------ Provided records

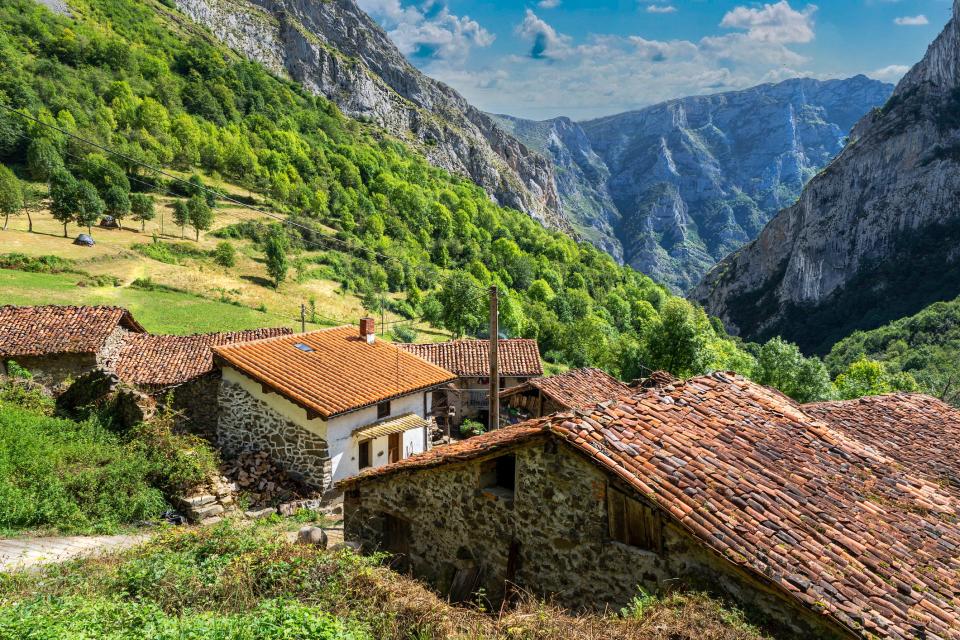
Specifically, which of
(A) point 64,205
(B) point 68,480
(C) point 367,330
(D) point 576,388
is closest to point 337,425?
(C) point 367,330

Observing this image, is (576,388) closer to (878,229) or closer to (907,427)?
(907,427)

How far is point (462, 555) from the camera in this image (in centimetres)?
915

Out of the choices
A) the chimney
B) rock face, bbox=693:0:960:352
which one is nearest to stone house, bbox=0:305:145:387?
the chimney

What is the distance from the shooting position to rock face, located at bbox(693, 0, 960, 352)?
11262cm

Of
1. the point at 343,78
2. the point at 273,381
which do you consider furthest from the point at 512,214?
the point at 273,381

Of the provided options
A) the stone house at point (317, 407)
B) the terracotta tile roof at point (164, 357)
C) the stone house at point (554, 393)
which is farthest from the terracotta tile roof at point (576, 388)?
the terracotta tile roof at point (164, 357)

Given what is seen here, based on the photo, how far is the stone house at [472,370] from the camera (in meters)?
32.8

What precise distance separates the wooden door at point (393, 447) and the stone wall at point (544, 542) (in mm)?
11047

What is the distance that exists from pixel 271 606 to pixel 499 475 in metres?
4.16

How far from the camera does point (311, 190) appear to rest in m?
102

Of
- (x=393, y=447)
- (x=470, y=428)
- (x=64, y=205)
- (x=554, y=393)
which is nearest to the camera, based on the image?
(x=393, y=447)

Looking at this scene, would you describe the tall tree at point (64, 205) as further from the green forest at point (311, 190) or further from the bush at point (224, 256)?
the bush at point (224, 256)

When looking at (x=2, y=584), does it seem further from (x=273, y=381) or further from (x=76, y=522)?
(x=273, y=381)

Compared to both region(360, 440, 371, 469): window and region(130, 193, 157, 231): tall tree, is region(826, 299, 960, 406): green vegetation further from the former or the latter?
region(130, 193, 157, 231): tall tree
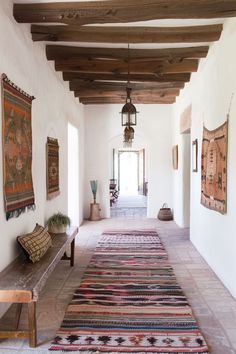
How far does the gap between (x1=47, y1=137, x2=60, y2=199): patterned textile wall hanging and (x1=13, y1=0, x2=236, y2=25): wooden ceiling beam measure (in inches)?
68.8

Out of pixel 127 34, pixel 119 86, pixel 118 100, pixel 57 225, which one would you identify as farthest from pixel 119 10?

------------

**What is expected:**
Change "wooden ceiling beam" to "wooden roof beam" in the entries starting with the line that contains "Compared to both" and going on through the end of the entries, and give those lines again with nothing else altered. Leave the pictures out of your answer.

**Task result:**
Compared to both region(360, 440, 371, 469): window and region(130, 193, 157, 231): tall tree, is region(826, 299, 960, 406): green vegetation further from the former or the latter?
region(130, 193, 157, 231): tall tree
How far does the gap between (x1=47, y1=137, x2=60, y2=199): patterned textile wall hanging and (x1=13, y1=0, x2=236, y2=25): wooden roof beam measure (in inches)?
68.8

Out of pixel 127 34, pixel 119 86, pixel 118 100, pixel 57 225, which one would you identify as farthest from pixel 119 10?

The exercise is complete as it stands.